Rewrite the listing from the line containing "How far is the" through the end, replacing "green grass" with "lawn" and leaving everything else unchanged.

• **Entries shown**:

-- START --

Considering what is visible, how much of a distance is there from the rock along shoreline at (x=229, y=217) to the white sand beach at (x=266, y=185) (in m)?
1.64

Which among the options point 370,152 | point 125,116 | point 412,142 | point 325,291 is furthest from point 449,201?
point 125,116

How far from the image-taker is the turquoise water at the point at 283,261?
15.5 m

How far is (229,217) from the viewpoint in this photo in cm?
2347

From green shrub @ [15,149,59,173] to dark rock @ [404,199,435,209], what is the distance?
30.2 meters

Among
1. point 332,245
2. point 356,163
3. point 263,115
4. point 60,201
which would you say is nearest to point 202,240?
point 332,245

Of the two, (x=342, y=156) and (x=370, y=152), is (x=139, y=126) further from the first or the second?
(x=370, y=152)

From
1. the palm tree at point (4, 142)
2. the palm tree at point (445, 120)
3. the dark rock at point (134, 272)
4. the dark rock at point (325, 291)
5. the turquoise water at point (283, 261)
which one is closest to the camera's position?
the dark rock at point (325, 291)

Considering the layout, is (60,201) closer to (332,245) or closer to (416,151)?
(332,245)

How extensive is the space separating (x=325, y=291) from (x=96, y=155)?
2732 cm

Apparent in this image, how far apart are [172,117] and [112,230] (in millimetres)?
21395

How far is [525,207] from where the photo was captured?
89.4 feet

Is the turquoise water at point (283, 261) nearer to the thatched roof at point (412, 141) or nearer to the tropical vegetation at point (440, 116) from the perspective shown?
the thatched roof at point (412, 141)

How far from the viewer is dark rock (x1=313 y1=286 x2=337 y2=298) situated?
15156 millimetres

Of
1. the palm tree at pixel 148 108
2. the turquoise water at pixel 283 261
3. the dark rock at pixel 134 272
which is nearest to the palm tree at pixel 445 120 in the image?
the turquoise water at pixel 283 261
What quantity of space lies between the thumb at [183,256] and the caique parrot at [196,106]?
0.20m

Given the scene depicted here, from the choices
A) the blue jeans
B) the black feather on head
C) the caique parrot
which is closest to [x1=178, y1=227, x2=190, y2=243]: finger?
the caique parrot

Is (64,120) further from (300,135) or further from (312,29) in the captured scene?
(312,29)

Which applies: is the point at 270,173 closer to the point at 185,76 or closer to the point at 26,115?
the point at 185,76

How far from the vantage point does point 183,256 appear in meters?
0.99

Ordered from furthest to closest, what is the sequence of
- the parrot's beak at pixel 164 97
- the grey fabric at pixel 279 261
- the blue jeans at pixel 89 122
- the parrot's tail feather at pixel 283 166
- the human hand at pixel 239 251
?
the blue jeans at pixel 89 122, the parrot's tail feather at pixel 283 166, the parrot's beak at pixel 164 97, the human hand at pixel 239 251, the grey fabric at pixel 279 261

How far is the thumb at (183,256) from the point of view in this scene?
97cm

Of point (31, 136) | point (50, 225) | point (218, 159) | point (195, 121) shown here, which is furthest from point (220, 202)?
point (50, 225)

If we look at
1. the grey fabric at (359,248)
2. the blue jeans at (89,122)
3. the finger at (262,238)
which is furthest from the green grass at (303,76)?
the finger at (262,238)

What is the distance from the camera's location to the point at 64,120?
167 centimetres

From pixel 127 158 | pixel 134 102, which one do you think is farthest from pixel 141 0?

-- END --

• **Complete answer**:
How far is the thumb at (183,256) from the point of view in this scene?
97cm

Of point (31, 136) | point (50, 225) | point (218, 159) | point (195, 121) shown here, which is furthest from point (220, 202)?
point (50, 225)

If we look at
1. the grey fabric at (359,248)
2. the blue jeans at (89,122)
3. the finger at (262,238)
which is furthest from the lawn at (303,76)?
the finger at (262,238)

What is the distance from the camera's location to the point at 64,120?
167 centimetres

From pixel 127 158 | pixel 134 102, which one do you think is farthest from pixel 141 0?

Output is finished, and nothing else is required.